At his rallies across the state Monday, several people in the crowds said they remained undecided, but were considering Mr. Bloomberg in part because of his willingness to spend lavishly to beat Mr. Trump and his experience in running the largest city in the country.
Still, there were signs of Mr. Bloomberg’s uphill battle, particularly among people of color, several of whom mentioned the stop-and-frisk policing tactic that he pursued for a decade and that disproportionately targeted black and Latino men. Mr. Bloomberg defended the policy for years before apologizing late last year.
“We’ve heard a lot of candidates make a lot of promises to the African-American community and then no follow through,” said Nina Childs, 36, a writer who lives in Compton. “A lot of people I know, a lot of black millennials are really excited by Sanders. Are they going to get excited by someone who supported stop and frisk, like Bloomberg? No.”
Latinos make up roughly 24 percent of likely voters in California, and the Sanders campaign has made getting their votes a cornerstone of its strategy here.

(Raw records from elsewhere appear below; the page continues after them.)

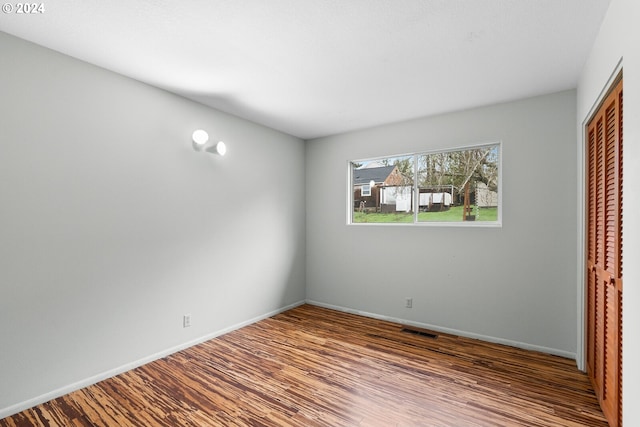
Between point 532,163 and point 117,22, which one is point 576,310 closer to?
point 532,163

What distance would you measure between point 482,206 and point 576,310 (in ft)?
4.09

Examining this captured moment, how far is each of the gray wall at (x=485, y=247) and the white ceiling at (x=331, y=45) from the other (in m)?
0.39

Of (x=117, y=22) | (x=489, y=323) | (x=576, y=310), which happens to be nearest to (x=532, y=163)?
(x=576, y=310)

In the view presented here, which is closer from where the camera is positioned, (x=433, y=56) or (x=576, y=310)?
(x=433, y=56)

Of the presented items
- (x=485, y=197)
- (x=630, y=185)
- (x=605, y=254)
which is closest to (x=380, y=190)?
(x=485, y=197)

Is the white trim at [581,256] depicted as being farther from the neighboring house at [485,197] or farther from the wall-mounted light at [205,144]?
the wall-mounted light at [205,144]

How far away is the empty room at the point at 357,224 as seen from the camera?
1.91m

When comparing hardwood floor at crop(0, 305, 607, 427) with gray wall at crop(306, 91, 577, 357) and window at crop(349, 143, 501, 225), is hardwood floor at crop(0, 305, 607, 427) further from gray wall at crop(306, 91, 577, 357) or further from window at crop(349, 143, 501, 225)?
window at crop(349, 143, 501, 225)

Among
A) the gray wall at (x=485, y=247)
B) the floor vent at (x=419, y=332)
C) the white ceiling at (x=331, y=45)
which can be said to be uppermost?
the white ceiling at (x=331, y=45)

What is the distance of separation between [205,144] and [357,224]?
6.95 ft

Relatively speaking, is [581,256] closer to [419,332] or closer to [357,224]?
[419,332]

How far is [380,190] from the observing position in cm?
420

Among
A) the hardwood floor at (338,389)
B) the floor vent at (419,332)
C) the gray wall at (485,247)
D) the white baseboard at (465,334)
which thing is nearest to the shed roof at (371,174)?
the gray wall at (485,247)

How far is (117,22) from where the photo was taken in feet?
6.29
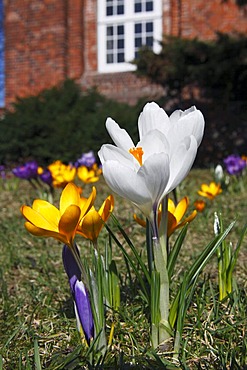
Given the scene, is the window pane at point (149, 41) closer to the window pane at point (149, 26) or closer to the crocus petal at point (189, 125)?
the window pane at point (149, 26)

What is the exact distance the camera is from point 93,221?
121 cm

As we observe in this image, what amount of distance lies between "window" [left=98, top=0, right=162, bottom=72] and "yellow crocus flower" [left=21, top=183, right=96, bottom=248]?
1138cm

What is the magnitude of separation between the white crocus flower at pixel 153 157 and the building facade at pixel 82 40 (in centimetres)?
1058

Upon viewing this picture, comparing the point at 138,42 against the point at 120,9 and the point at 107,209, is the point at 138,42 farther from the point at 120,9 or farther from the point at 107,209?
the point at 107,209

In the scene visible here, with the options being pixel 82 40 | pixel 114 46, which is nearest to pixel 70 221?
pixel 82 40

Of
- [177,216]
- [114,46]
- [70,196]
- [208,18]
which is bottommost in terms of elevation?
[177,216]

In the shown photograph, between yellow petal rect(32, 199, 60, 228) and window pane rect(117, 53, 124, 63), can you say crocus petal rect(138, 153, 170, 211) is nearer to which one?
yellow petal rect(32, 199, 60, 228)

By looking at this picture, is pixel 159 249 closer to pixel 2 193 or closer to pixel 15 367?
pixel 15 367

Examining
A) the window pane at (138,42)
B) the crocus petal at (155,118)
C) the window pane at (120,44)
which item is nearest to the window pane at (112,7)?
the window pane at (120,44)

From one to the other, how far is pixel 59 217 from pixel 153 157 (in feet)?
1.00

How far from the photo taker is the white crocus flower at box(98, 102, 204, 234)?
3.53 feet

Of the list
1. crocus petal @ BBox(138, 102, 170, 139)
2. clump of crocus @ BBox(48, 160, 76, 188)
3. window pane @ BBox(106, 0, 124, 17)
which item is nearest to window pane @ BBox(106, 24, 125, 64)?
window pane @ BBox(106, 0, 124, 17)

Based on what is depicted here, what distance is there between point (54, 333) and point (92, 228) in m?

So far, Mr. Sanders’s campaign has spent roughly $1.7 million on Spanish-language television advertising, according to Advertising Analytics, about the same as Mr. Bloomberg. And Mr. Bloomberg is aggressively courting moderate Latino and black voters, touting the backing of Mr. Villaraigosa and Aja Brown, the mayor of Compton and one of several African-American leaders to endorse him in recent days.
“Central Valley issues are Latino issues, and Latino issues are American issues,” Mr. Bloomberg told voters in Fresno.
Mr. Bloomberg, who is known for his earnest but halting attempts to speak Spanish, shied away from speaking the language on the stump through his tour of the state. Then, in Compton, he riffed on the Super Bowl halftime show.
“I think we know which team put on the most impressive performance,” he said. “Shar-eek-ah and JLo.” The crowd laughed politely, seemingly forgiving the mangled pronunciation of the Colombian superstar Shakira’s name.
In some ways, the campaigns’ California plans seem to echo the “fishhook strategy” Republicans tried to use in the state decades ago, targeting the central region of the state and inland Southern California, said Karthick Ramakrishnan, a professor of public policy and politics at the University of California, Riverside.
“I think this region is getting to a stage where people here expect to be treated better, in terms of having candidates actually visit and paying attention to them,” Mr. Ramakrishnan said.
Rusty Bailey, the mayor of Riverside, describes himself as a moderate and is registered as “no party preference” but plans to vote in the Democratic primary. He was leaning toward Mr. Buttigieg until Mr. Bloomberg came to stump in Riverside in January.
The top issue in the region is homelessness, Mr. Bailey said, and he believes that Mr. Bloomberg understands the concerns.
Mr. Gomez Daly, the policy director of the Inland Empire advocacy group, said that the infusion of attention was a “dream for the local political infrastructure.”
And, he said, he sees other benefits too.
“Everybody I know seems to have been hired by the Sanders and Bloomberg campaigns.”